Pilot Studies to Demonstrate That Intestinal Mucosal Afferent Nerves Are Functionally Linked to Visceral Adipose Tissue

AUTHOR(S)
Andre Obenaus; Joseph Leung
PUB. DATE
October 2007
SOURCE
Digestive Diseases & Sciences;Oct2007, Vol. 52 Issue 10, p2695
SOURCE TYPE
Academic Journal
DOC. TYPE
Article
ABSTRACT
Abstract  Dietary capsaicin reduces rodent visceral fat weight. We tested the hypothesis that intact intestinal mucosal afferent nerve function is necessary for fat deposition in visceral adipose tissue sites. Rats were treated daily for 2 weeks with intragastric (chronic treatment) vehicle or capsaicin. Superior mesenteric artery blood flow and mesenteric and inguinal fat blood flow were measured before and after capsaicin was administered into the duodenum (acute treatment). Fat from all sites was dissected and weighed. Chronic capsaicin significantly attenuated acute capsaicin-induced mesenteric hyperemia but did not abolish the reflex wiping of the eye exposed to capsaicin, indicating that functional ablation was limited to the intestinal mucosal afferent nerves. The associated vasoconstriction in adipose tissue was inhibited at the visceral (mesenteric) site and maintained but attenuated at the subcutaneous (inguinal) site.
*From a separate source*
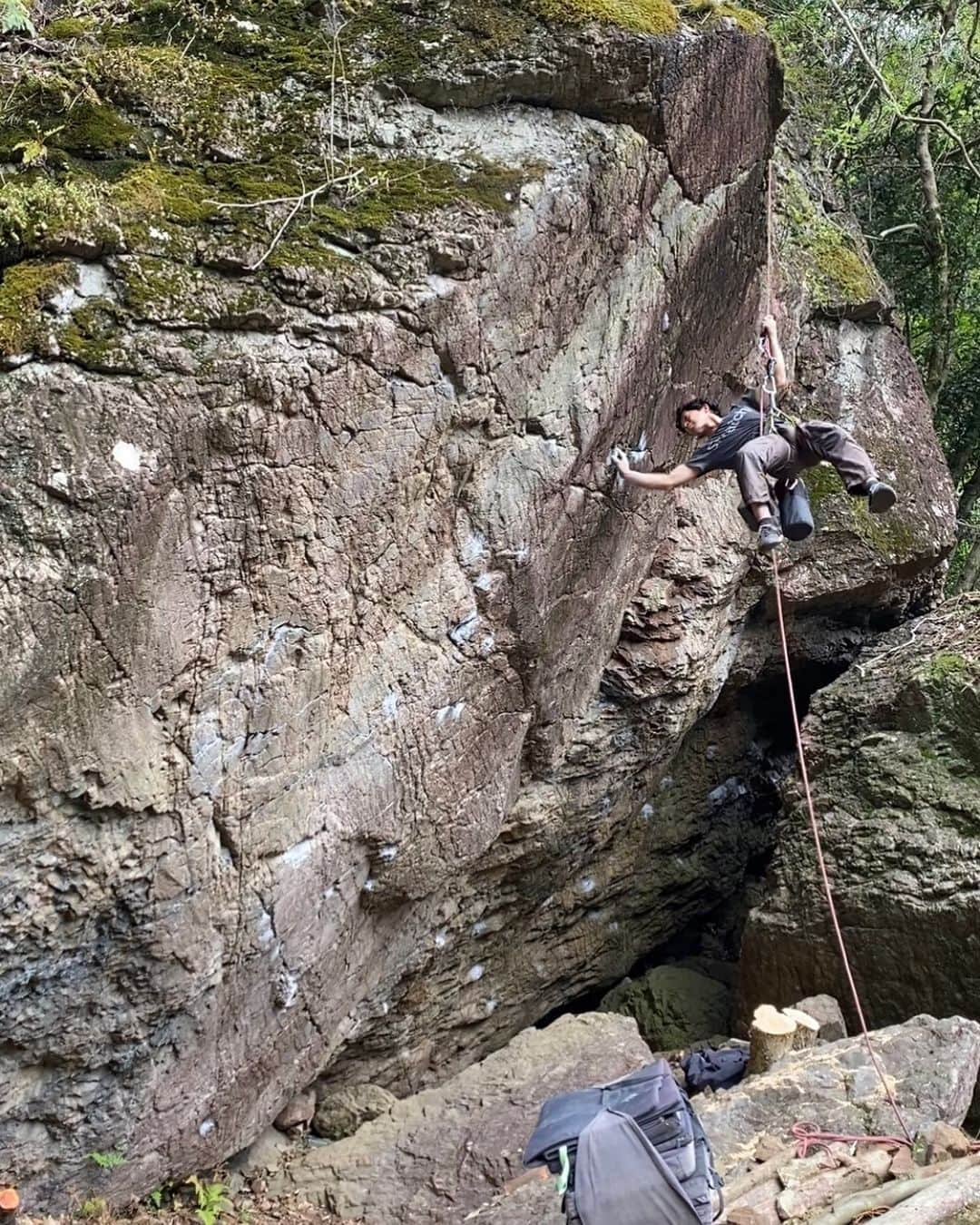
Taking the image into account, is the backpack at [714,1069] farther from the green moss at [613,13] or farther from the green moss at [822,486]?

The onset of vasoconstriction was instantaneous, indicating a reflex mechanism. There was a redistribution of fat from visceral to subcutaneous sites, reflected by a decrease and an increase in the percentage of body fat in the visceral and subcutaneous sites, respectively. These pilot studies reveal for the first time that normal intestinal mucosal afferent nerve function is necessary for the physiologic accumulation of fat in visceral adipose tissue sites.